Questions to answer
**A)** Answer these questions from the paid family leave article, one per line:
(i) How many Democratic senators sponsor Senate Bill 1?
(ii) Which two states would Sununu's proposed voluntary program involve?
(iii) For up to how many weeks would the SB 1 program pay workers?
**B)** Repeat the passage of the paid family leave article starting at "Paid family leave" and ending at "to become law.".

Text section
[Start of Attachment]
Paid family leave proposal makes its NH Senate debut

Business organizations offer limited, and muted, opposition
Senate Majority Leader Dan Feltes, D-Concord, is prime sponsor of Senate Bill 1.

It was standing room only for the NH Senate Finance Committee’s hearing Tuesday on a bill to establish a paid family and medical leave program in New Hampshire. But the crowds in and out of the Senate hearing room may not have been necessary.

Senate Bill 1 is sponsored by all 14 Democratic senators, a clear majority of the Senate, so passage is virtually certain, though senators seemed to indicate that they might be willing to tweak the measure a bit to satisfy concerns of businesses, and course Gov. Chris Sununu, who would have to refrain from vetoing the measure for it to become law.

Sununu has proposed a voluntary bi-state program under which businesses could join a yet-to-be-established program involving New Hampshire and Vermont state employees. But details on the cost and substance of such a program have been skimpy, and it would have to be approved both unions and the legislatures of both states.

Under SB 1, whose prime sponsor is Senate Majority Leader Dan Feltes, D-Concord, a payroll tax of 0.5 percent for the program, which would pay workers 60 percent of their wages (with some upper and lower limits) for up to 12 weeks if they need to care for family members or themselves.
[End of Attachment]
The data
[Start of Attachment]
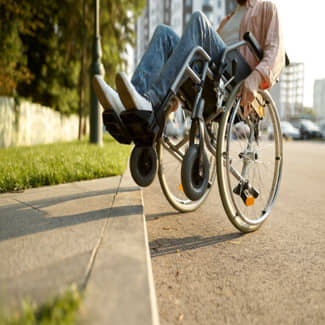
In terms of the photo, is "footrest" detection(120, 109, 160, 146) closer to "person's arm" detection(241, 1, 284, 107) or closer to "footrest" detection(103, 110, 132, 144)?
"footrest" detection(103, 110, 132, 144)

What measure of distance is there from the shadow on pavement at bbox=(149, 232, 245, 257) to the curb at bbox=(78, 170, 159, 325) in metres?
0.32

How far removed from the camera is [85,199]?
8.36ft

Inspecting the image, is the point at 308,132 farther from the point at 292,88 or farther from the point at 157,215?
the point at 292,88

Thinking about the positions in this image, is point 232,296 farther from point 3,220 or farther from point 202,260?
point 3,220

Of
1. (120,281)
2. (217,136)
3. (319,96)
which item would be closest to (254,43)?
(217,136)

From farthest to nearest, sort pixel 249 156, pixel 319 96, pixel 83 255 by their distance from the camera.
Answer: pixel 319 96 < pixel 249 156 < pixel 83 255

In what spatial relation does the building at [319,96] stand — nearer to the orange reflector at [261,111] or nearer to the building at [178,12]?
the building at [178,12]

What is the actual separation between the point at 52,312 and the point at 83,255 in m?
0.47

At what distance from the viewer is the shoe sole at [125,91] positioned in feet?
6.18

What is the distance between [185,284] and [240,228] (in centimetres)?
78

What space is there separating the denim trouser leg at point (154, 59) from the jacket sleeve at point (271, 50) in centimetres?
61

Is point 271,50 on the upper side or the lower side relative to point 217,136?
upper

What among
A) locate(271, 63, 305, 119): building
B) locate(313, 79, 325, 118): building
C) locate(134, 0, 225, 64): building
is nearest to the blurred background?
locate(134, 0, 225, 64): building

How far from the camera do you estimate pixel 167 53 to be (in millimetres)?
2328
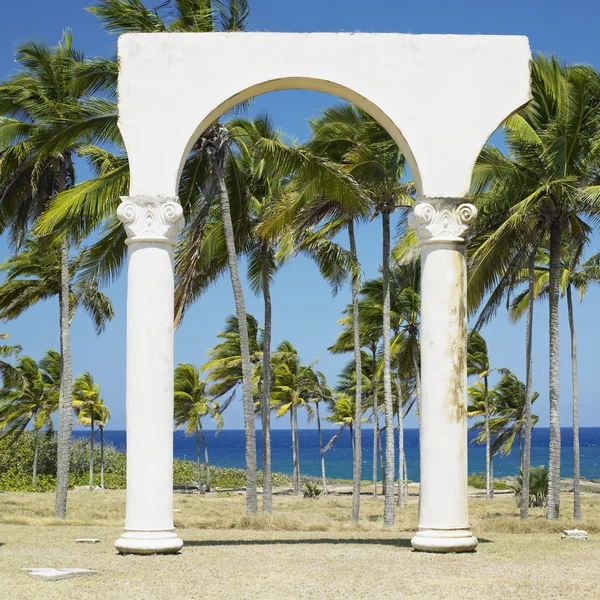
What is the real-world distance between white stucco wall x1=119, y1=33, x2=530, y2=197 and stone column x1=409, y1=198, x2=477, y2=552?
492mm

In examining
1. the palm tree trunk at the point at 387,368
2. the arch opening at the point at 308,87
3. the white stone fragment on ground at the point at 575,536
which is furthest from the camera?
the palm tree trunk at the point at 387,368

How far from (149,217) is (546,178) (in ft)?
36.7

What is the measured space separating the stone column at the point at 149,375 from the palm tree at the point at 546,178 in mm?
8401

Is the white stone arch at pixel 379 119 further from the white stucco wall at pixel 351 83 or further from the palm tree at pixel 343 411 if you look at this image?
the palm tree at pixel 343 411

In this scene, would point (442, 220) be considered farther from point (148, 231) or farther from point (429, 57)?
point (148, 231)

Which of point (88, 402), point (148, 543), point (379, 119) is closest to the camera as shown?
point (148, 543)

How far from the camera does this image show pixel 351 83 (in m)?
11.6

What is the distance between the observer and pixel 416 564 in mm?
9922

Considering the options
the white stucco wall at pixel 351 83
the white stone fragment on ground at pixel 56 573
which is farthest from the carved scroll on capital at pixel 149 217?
the white stone fragment on ground at pixel 56 573

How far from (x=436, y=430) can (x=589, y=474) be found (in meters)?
96.5

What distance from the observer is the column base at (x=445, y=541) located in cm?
1080

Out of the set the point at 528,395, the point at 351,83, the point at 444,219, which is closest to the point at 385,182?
the point at 528,395

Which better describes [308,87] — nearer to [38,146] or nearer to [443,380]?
[443,380]

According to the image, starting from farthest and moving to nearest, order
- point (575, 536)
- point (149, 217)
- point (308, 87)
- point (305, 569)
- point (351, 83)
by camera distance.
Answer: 1. point (575, 536)
2. point (308, 87)
3. point (351, 83)
4. point (149, 217)
5. point (305, 569)
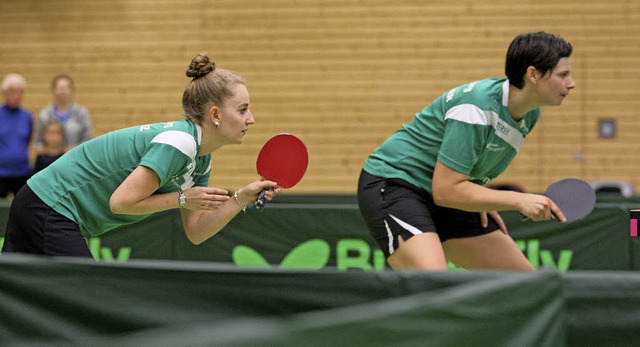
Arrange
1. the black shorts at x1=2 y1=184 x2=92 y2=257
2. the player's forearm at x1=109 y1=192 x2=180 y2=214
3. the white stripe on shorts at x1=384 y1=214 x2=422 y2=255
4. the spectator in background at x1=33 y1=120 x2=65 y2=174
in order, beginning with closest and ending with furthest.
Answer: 1. the player's forearm at x1=109 y1=192 x2=180 y2=214
2. the black shorts at x1=2 y1=184 x2=92 y2=257
3. the white stripe on shorts at x1=384 y1=214 x2=422 y2=255
4. the spectator in background at x1=33 y1=120 x2=65 y2=174

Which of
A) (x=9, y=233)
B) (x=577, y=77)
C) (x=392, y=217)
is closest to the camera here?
(x=9, y=233)

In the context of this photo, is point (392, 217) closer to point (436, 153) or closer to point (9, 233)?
point (436, 153)

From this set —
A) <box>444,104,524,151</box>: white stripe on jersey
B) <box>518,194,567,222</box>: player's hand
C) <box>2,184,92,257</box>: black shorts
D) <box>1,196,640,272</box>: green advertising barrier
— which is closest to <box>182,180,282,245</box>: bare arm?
<box>2,184,92,257</box>: black shorts

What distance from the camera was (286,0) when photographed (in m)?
9.95

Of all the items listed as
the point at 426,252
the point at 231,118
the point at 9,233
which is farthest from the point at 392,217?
the point at 9,233

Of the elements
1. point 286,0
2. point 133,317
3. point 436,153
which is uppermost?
point 286,0

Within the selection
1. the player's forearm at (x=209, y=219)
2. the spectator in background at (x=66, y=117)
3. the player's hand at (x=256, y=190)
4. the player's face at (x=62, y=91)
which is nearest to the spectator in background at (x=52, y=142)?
the spectator in background at (x=66, y=117)

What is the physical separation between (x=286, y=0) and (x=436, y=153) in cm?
643

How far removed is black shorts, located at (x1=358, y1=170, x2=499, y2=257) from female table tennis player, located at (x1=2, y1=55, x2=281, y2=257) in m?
0.51

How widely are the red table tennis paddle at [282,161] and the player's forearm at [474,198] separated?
0.53 meters

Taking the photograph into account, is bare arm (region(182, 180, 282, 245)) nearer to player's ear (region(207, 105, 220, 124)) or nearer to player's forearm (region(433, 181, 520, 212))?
player's ear (region(207, 105, 220, 124))

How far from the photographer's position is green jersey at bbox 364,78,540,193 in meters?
3.56

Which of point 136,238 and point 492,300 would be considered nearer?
point 492,300

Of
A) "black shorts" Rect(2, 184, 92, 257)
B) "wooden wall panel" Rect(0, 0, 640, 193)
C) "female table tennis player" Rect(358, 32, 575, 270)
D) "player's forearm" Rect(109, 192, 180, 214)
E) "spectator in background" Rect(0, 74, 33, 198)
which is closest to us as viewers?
"player's forearm" Rect(109, 192, 180, 214)
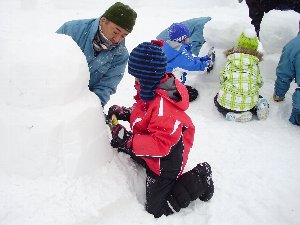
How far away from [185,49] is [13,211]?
301 cm

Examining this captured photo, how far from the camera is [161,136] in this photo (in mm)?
2217

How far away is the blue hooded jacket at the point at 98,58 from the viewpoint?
2.88m

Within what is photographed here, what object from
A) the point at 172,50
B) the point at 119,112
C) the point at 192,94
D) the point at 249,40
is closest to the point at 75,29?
the point at 119,112

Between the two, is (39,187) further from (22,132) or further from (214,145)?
(214,145)

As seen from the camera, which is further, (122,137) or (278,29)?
(278,29)

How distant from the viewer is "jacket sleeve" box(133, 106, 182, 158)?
2207mm

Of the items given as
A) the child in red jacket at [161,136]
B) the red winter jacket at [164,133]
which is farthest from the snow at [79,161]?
the red winter jacket at [164,133]

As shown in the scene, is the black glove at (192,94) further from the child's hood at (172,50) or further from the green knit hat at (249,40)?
the green knit hat at (249,40)

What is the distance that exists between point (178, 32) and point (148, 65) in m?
2.14

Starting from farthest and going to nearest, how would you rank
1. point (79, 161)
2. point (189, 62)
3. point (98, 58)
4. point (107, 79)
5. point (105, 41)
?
point (189, 62) < point (107, 79) < point (98, 58) < point (105, 41) < point (79, 161)

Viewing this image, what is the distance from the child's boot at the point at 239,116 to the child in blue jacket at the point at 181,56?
24.5 inches

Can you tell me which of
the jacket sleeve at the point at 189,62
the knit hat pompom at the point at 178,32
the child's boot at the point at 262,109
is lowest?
the child's boot at the point at 262,109

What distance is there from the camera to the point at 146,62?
2.17 m

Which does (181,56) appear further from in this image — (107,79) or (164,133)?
(164,133)
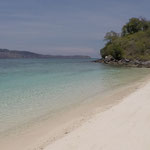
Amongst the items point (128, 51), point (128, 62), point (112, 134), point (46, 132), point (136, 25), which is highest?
point (136, 25)

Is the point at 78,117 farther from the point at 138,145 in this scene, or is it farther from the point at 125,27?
the point at 125,27

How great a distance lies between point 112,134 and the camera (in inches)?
193

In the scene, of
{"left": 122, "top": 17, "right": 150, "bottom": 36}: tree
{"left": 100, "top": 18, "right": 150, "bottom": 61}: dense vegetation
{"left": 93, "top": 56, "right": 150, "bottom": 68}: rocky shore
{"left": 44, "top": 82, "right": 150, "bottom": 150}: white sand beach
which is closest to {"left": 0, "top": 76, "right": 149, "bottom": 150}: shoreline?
{"left": 44, "top": 82, "right": 150, "bottom": 150}: white sand beach

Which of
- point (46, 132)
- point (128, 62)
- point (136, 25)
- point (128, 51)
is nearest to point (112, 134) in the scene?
point (46, 132)

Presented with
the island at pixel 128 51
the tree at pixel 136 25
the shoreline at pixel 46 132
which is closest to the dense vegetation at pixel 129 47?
the island at pixel 128 51

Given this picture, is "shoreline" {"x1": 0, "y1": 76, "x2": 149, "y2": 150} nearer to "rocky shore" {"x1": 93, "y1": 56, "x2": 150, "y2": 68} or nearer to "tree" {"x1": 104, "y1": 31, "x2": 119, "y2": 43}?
"rocky shore" {"x1": 93, "y1": 56, "x2": 150, "y2": 68}

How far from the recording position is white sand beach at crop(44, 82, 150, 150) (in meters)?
4.32

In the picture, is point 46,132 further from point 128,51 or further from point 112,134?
point 128,51

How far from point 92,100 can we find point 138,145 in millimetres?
5855

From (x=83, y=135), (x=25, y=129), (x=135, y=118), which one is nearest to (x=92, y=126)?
(x=83, y=135)

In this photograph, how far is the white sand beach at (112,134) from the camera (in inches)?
170

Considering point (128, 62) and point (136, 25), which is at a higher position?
point (136, 25)

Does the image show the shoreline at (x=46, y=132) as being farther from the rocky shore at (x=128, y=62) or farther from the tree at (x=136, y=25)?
the tree at (x=136, y=25)

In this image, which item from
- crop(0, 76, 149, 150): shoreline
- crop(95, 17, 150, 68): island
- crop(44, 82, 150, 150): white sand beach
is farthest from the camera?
[End of Attachment]
Responses by task
**A)**
(i) 14
(ii) New Hampshire and Vermont
(iii) 12 weeks

**B)**
Paid family leave proposal makes its NH Senate debut

Business organizations offer limited, and muted, opposition
Senate Majority Leader Dan Feltes, D-Concord, is prime sponsor of Senate Bill 1.

It was standing room only for the NH Senate Finance Committee’s hearing Tuesday on a bill to establish a paid family and medical leave program in New Hampshire. But the crowds in and out of the Senate hearing room may not have been necessary.

Senate Bill 1 is sponsored by all 14 Democratic senators, a clear majority of the Senate, so passage is virtually certain, though senators seemed to indicate that they might be willing to tweak the measure a bit to satisfy concerns of businesses, and course Gov. Chris Sununu, who would have to refrain from vetoing the measure for it to become law.